Legislative Approval of Waivers—CGS § 17b-8
State law requires the DSS commissioner, when submitting an application for a federal waiver for anything more than routine operational issues, to submit the waiver to the Human Services and Appropriations committees before sending it to the federal government. The committees have 30 days to hold a hearing and advise the commissioner of their approval, denial, or modification. If the committees deny the application, the commissioner may not submit it to the federal government. The law also sets up a process for when the committees do not agree. If the committees do not act within the 30-day period, the application is deemed approved.

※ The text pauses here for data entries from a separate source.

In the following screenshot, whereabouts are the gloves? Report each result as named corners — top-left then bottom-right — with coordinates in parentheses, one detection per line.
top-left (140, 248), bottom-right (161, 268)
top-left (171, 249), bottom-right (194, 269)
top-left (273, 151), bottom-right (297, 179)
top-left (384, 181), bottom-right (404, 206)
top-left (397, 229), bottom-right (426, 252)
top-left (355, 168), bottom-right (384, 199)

Medicaid Coverage for SAGA
In 2003, the legislature directed DSS to seek a Medicaid waiver to cover SAGA medical assistance recipients by March 1, 2004 (PA 03-3, June 30 SS). In 2007, the legislature extended the deadline to January 1, 2008 and extended the waiver to individuals with incomes up to 100% of the FPL (PA 07-185). Currently, SAGA medical assistance is available to individuals with income up to about 55% of the FPL.
Charter Oak Health Plan
Since August 2008, the Charter Oak Health Plan has offered state residents another health insurance option. Individuals must be uninsured for at least six months to qualify, and benefits are provided by managed care organizations with which DSS contracts. The state provides both premium and deductible assistance to individuals whose incomes are under 300% of the FPL.
sSB 988 (File 195) requires DSS to seek a 1115 demonstration waiver for SAGA and Charter Oak by January 1, 2010.